PDS 70 is a very young star, only about 5 million years old (the Sun is a thousand times older than that), located 370 light years away in the constellation of Centaurus. In the early 2000s astronomers determined PDS 70 was still surrounded by the disk of material it was born from, and was still accreting (that is, gathering) material from it. It turns out there are two disks around the star; one very close in to it and another much farther out, with a gap between them.
Suspecting there might be a planet or planets in that gap, creating it as they ate up material themselves, astronomers took a look and indeed found two planets there. One, called PDS 70b, is probably about the same mass as Jupiter, and orbits the star 3.5 billion kilometers out (roughly the distance of Uranus from the Sun). The other PDS 70c, a little over 5 billion km out (about the distance of Neptune from the Sun) and has over 4 times Jupiter's mass.

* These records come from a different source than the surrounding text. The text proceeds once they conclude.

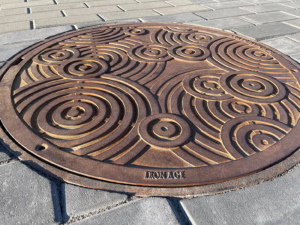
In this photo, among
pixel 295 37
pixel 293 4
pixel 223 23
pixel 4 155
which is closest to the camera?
pixel 4 155

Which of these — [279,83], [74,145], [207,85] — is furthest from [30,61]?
[279,83]

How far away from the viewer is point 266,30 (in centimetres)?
302

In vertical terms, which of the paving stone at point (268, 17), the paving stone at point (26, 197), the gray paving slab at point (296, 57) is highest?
the paving stone at point (268, 17)

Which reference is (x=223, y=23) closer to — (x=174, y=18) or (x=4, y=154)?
(x=174, y=18)

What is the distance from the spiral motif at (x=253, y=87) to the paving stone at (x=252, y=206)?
71 cm

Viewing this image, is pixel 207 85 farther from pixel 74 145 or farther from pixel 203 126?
pixel 74 145

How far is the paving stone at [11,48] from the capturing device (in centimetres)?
238

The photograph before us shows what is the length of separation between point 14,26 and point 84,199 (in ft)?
9.07

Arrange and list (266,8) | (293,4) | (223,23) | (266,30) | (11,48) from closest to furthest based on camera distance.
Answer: (11,48) → (266,30) → (223,23) → (266,8) → (293,4)

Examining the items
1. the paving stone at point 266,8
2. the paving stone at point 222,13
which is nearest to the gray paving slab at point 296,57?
the paving stone at point 222,13

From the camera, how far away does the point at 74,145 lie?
1.42 meters

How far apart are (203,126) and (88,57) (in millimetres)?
1306

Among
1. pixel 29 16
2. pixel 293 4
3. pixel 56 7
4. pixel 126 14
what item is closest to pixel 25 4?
pixel 56 7

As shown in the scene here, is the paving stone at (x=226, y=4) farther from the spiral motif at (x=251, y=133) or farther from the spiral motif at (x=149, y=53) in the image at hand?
the spiral motif at (x=251, y=133)
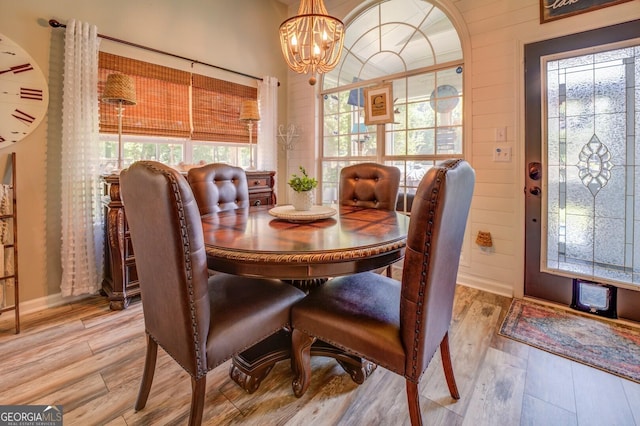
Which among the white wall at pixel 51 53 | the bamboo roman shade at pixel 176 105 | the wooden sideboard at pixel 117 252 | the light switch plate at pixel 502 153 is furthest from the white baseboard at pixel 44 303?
the light switch plate at pixel 502 153

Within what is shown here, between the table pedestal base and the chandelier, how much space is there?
1.72m

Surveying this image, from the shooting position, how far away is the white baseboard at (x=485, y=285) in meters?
2.73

Getting a planet to be as massive as Jupiter or more in only 5 million years means they must've grown rapidly. These are hefty planets! But the rate at which planets grow is difficult to measure. One way is to measure the warm, low-density hydrogen gas, which glows at a characteristic wavelength (color) of around 0.656 microns (red light) — this is called H-alpha. This gas is flowing down to the planet, and how bright it is in H-alpha corresponds to how rapidly the planet accretes gas.
However, the theoretical relationship between how bright the H-alpha is and how rapidly the planet grows is not exact and depends on a lot of factors that are difficult to measure. However, a team of astronomers thinks they've found a better way. As this material flows from the disk around the star onto the planet it comes in so rapidly that it slams into the planet and creates a shock wave in the gas. This heats the gas up, causing it glow in a different way, most strongly in the ultraviolet part of the spectrum. If you can measure that from a young planet, you can figure out the accretion rate more accurately.
This is still pretty dang tough to do, since stars are bright in UV, and you have to observe it from space, or else Earth's atmosphere will absorb all the light you're trying to see.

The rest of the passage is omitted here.